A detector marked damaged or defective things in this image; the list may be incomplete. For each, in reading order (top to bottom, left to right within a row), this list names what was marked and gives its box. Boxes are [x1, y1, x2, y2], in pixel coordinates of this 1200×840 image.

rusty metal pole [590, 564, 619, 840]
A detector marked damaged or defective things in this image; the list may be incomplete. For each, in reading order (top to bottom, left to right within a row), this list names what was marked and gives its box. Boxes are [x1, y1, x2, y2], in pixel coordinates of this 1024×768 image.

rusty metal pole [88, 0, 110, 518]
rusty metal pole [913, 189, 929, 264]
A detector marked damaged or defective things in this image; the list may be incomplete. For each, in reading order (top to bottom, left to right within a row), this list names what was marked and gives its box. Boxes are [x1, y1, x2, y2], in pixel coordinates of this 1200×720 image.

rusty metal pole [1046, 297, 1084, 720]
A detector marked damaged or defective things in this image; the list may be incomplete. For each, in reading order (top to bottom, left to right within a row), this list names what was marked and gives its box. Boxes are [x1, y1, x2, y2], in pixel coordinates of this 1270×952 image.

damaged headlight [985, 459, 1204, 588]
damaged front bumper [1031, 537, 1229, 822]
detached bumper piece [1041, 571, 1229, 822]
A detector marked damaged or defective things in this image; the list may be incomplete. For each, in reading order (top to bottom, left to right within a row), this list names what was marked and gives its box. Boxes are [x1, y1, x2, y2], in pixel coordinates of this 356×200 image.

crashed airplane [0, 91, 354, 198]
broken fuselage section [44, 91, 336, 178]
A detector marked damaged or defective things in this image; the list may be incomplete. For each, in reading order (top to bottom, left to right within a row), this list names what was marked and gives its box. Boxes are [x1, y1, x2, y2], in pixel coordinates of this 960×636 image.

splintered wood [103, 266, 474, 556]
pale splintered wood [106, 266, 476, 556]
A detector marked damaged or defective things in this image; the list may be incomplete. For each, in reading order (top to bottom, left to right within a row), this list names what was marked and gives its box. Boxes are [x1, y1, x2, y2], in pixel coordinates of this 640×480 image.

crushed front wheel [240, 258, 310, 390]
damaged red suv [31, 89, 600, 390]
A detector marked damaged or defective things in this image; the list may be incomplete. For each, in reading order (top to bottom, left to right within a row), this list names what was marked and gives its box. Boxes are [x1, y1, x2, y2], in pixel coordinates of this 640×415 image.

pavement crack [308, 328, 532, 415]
---+---
→ EXERCISE GOAL
Could you rewrite the lines from the first one up to and including the line with "rusty metal pole [590, 564, 619, 840]", changing "detector" to "classifier" and keeping everything else the same?

→ WORKED SOLUTION
A classifier marked damaged or defective things in this image; the list may be incomplete. For each, in reading order (top to bottom, left to right within a row), this list names what was marked and gives its box. Boxes are [x1, y1, x2, y2], in pixel coordinates of this 1200×840 image.

rusty metal pole [590, 564, 619, 840]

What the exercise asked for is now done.